__Information supplied__
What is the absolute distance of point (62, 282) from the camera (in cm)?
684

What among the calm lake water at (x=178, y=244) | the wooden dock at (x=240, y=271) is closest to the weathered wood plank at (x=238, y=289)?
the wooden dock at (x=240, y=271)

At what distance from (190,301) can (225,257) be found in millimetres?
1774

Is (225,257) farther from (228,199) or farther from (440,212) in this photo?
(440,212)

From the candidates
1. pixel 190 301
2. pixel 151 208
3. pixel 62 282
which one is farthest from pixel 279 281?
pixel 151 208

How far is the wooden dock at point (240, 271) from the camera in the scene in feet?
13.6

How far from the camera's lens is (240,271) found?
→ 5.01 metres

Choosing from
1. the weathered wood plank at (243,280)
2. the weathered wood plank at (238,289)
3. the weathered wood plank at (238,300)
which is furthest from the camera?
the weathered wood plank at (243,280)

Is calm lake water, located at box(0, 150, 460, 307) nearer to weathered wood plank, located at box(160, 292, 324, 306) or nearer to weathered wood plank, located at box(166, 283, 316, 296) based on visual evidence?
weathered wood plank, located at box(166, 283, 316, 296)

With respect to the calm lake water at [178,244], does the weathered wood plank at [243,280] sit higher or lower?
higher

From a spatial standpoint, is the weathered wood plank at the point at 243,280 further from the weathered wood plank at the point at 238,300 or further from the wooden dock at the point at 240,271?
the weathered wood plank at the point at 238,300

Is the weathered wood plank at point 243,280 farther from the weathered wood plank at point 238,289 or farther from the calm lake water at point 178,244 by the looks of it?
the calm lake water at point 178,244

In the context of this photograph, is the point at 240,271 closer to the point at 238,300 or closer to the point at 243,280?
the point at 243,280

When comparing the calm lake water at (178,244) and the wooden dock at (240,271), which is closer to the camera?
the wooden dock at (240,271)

__Stated task__
Copy out the entries above without any changes, from the line containing "In the context" through the end of the entries, including both of those lines.

__Worked solution__
In the context of this photograph, is the point at 240,271 closer to the point at 238,300 or closer to the point at 243,280?
the point at 243,280

When comparing the calm lake water at (178,244) and the wooden dock at (240,271), which is closer to the camera?
the wooden dock at (240,271)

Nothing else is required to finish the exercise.